Document.
◆ ◆ ◆ ◆ ◆
With the elimination of ICB4 support on the z196 processors, the client was somewhat concerned that implementing InfiniBand technology might result in a significant increase in response times; the general guideline was that replacing ICB4 links with InfiniBand technology results in response times increasing by about 40%. The client was concerned that the combination of moving to a faster processor technology with slower CF links might result in an unacceptable increase in coupling overhead (see Table 1-2 on page 9 for more information about coupling overhead for various combinations of processor models and link types).

As part of the client’s involvement in the z196 Early Support Program, they conducted a number of measurements with a combination of z10 and z196 processors. The evaluation sysplex consisted of two z/OS LPARs and up to eight CF LPARs. The hardware consisted of one z10 and one z196.

The processors were connected with both ICB4 links (wrapped on the z10, from the z/OS LPARs to the CF LPAR) and HCA2-O 12X InfiniBand links (to both the z10 and z196 CFs). All the LPARs were able to be brought up on either processor. During the measurements, the client varied the number of CFs, the number of engines in each CF, the type and number of CF links, and the placement of various important (high use) structures. The results of this exercise gave them the confidence to proceed with the migration to InfiniBand and also caused them to adjust their CF infrastructure.

One effect of this extensive testing was that the client discovered how easy it is to move structures between CFs using the SETXCF REALLOCATE and MAINTMODE commands. Combined with the results of various measurements, that led the client to implement the new z196 hardware with an entirely new CF configuration.
◆ ◆ ◆ ◆ ◆
Material.
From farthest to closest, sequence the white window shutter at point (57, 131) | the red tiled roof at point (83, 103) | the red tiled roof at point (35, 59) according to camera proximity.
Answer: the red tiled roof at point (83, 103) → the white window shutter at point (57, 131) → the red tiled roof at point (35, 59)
◆ ◆ ◆ ◆ ◆
Work instructions.
Answer these questions about the document:
1. By about what percentage did the general guideline say response times increase when ICB4 links are replaced with InfiniBand technology?
2. How many z/OS LPARs were in the evaluation sysplex?
3. Which commands did the client discover make it easy to move structures between CFs?
Answer from the document alone, not from the listing.

Result of the task.
1. About 40%.
2. Two.
3. SETXCF REALLOCATE and MAINTMODE.